Gorillazはバーチャルバンドだから正確に言うと仮面ではないかもしれないが、音が僕らに届く前に一枚かませたバーチャルという次元は、スクリームの仮面の様に謎と畏怖を呼び音を奇妙でも鮮やかに彩る。
 
Gorillazに限らず、仮の姿を創造した上で、音を奏でるロックアーティストは、殊の外多い。
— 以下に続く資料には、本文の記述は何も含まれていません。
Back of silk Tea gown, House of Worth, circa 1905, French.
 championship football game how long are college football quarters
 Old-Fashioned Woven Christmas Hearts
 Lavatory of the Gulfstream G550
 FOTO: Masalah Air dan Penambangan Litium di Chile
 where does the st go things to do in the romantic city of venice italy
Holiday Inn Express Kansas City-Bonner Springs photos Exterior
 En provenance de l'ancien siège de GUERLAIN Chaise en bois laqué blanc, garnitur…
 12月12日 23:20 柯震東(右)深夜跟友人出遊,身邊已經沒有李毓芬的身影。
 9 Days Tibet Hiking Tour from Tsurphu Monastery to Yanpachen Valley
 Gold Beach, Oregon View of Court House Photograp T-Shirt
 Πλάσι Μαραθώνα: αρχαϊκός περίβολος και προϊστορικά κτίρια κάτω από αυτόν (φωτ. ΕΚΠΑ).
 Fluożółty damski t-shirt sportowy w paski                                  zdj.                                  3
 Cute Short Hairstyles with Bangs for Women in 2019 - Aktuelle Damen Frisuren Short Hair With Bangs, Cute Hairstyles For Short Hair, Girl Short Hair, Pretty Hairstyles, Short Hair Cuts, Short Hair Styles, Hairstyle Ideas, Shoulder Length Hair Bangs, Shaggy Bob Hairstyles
今回は仮面をつけたロックアーティスト達に想いを馳せる。
 

ROCKとその姿

もう一回スクリームの仮面を整理してみる。
素顔を隠すための仮面は、その役割を超えまるで一つのキャラクターとなった。
恐怖の源泉であり、スイッチの役割を果たす、あのデザインは秀逸だったんだと思う。
ただ正体を隠すに留まらない、コンセプトがそこにあった。
 
ロックにおいても、ただ音が届きゃいいという考えはその一端でしかない。
耳や目を通し、その奥の感性に直に触れて、衝動を起こすロック音楽には音以外のデザインも非常に重要な要素になり得るし、それを楽しむのも乙なものだ。
聴く者の目まで惹く様な仮面。
ダフトパンクとかスクエアプレッシャーの様な近代的なアーティストも、スリップノットの様なガチガチのハード勢も、日本言えばビークルとかファクトとか、最近だとマンウィズとか。
数々その仮面はロックと共にある。
 
そもそも古くから、エルビスのド派手な格好でのパフォーマンスだったり、ビートルズのマッシュルームヘアーだったりと、見た目に一種のコンセプトを混ぜ、目を惹く事は確立されてた。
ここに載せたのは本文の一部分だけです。